La Convenzione di Istanbul che sollecita gli Stati a proteggere le vittime di violenza di genere, è praticamente inapplicata anche in Italia. Lo dice il Rapporto sulla violenza di genere e domestica nella realtà giudiziaria approvato il 17 giugno dalla Commissione d’inchiesta del Senato sul femminicidio, presentato in Senato qualche giorno fa.
Stando ai dati dell’indagine, emersi dai questionari distribuiti tra Procure e tribunali ordinari e di sorveglianza, Consiglio superiore della magistratura, Scuola superiore della magistratura, Consiglio nazionale forense ed Ordini degli psicologi, nel triennio 2016/2018, nel 90% dei casi, nonostante ci siano magistrati specializzati, non è detto che siano chiamati ad occuparsi di casi di violenza di genere.
Peraltro solo il 12.3% delle strutture giudiziarie, segnala di avere magistrati preparati ad occuparsi di violenza di genere, mentre le consulenze tecniche d’ufficio vengono portate avanti da esperti, ma troppo spesso non in materia, e non c’è scambio di informazioni tra procedimenti penali e civili per giudicare casi di violenza domestica anche alla luce di separazioni o divorzi.
Nel 10.1% delle Procure minori mancano magistrati specializzati.
Nel 95% dei casi, non si riesce a quantificare gli episodi di violenza domestica registrati nelle separazioni, divorzi o affidamenti dei figli.
Il 95% dei tribunali non sa indicare in quante cause il giudice abbia disposto una consulenza tecnica d’ufficio.
Il 95.5% ha risposto che non riesce a nominare consulenti esperti e specializzati in violenza di genere.
E solo nel 31.5% dei tribunali, in caso di violenza di genere domestica, vengono acquisiti atti del procedimento penale che riguarda le stesse parti in causa civile, restando un reato sempre più spesso invisibile nei tribunali civili.

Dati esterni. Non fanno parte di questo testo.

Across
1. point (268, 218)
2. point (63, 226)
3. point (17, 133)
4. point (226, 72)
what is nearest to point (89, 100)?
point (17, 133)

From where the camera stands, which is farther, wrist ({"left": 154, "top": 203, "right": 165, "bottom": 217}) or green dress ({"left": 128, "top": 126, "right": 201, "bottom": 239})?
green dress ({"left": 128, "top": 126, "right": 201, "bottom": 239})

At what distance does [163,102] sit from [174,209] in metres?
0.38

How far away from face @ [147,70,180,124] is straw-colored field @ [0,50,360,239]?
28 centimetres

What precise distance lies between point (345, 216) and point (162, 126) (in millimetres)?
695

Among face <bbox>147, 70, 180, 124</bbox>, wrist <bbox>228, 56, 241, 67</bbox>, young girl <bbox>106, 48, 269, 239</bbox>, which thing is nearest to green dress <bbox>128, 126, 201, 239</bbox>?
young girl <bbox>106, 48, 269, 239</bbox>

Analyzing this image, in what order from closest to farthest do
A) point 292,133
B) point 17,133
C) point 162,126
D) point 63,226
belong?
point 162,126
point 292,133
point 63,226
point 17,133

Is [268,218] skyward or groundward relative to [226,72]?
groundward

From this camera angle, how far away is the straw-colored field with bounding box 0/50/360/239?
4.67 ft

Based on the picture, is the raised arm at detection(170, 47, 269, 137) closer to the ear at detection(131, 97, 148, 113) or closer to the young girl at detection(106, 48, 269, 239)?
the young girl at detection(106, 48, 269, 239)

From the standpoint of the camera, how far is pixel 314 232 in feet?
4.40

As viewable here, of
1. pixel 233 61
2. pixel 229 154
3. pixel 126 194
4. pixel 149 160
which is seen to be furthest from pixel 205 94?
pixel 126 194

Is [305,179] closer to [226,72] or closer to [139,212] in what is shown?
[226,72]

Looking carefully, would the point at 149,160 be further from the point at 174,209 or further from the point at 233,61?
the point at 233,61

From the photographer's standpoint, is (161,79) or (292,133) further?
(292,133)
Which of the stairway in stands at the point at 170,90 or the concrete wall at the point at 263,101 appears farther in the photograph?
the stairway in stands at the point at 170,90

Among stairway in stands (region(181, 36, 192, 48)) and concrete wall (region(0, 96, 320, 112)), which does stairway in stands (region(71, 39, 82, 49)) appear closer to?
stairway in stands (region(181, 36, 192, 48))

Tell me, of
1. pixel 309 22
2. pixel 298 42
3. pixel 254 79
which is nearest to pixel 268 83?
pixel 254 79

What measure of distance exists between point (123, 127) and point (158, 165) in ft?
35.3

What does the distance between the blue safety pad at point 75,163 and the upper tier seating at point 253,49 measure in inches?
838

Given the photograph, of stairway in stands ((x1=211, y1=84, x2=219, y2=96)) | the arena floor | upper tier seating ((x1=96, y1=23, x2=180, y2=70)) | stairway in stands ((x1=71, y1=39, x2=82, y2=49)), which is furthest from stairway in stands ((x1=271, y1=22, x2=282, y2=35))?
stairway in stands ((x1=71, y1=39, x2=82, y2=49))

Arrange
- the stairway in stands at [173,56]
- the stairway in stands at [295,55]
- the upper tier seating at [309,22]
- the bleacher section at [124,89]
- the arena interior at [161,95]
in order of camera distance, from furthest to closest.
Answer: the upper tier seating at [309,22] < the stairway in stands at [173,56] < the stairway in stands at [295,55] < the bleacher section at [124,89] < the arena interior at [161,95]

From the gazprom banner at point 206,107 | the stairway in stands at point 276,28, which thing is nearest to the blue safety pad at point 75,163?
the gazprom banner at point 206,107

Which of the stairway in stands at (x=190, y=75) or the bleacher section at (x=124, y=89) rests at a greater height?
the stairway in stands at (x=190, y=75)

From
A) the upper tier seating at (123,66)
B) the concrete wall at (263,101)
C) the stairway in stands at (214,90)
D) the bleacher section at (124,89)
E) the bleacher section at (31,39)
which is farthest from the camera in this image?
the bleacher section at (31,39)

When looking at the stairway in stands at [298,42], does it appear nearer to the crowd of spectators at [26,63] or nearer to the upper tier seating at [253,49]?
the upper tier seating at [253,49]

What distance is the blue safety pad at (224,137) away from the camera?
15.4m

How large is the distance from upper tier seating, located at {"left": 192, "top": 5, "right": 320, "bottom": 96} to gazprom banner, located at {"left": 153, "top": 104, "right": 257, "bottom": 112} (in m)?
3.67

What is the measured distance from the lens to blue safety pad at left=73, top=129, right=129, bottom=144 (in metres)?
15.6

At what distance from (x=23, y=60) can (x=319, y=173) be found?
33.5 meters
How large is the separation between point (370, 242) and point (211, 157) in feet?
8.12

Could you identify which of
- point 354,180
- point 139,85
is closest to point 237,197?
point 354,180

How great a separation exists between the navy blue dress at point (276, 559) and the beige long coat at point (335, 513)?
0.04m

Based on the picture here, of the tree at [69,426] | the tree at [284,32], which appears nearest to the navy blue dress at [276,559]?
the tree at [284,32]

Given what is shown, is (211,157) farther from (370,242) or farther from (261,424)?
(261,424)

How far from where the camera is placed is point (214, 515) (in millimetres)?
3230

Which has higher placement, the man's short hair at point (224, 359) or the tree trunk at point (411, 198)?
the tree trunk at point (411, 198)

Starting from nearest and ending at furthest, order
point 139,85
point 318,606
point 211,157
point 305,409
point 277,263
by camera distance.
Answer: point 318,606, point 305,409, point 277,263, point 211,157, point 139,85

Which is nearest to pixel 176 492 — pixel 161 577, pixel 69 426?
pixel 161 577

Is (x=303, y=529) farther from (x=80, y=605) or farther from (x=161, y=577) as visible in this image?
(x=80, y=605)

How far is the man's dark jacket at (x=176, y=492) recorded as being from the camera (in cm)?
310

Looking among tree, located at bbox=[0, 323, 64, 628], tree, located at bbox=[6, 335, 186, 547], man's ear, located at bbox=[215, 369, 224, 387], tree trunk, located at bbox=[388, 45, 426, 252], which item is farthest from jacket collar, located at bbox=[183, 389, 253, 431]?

Nel triennio in esame la Scuola superiore della magistratura ha organizzato solo sei corsi sulla violenza di genere.
Il 67% dei partecipanti è stato femminile e solo lo 0.4% degli avvocati ha scelto eventi formativi sul delicatissimo tema della violenza di genere.
Stesse carenze nei percorsi formativi degli psicologi, mentre sui 268 omicidi volontari nel 2020, il 42% è rappresentato da femminicidi.
All’incontro in Senato hanno partecipato Valeria Valente, presidente della Commissione d’inchiesta sul femminicidio e la violenza di genere; Maria Monteleone, magistrato; Linda Laura Sabbadini, direttrice centrale Istat; David Ermini, vicepresidente del Csm; Pietro Curzio, primo presidente della Corte di cassazione; Giovanni Salvi, procuratore generale della Corte di cassazione; Maria Masi, presidente del Consiglio nazionale forense e David Lazzari, presidente del Consiglio nazionale dell’Ordine degli psicologi. Con la presidente del Senato, Maria Elisabetta Alberti Casellati.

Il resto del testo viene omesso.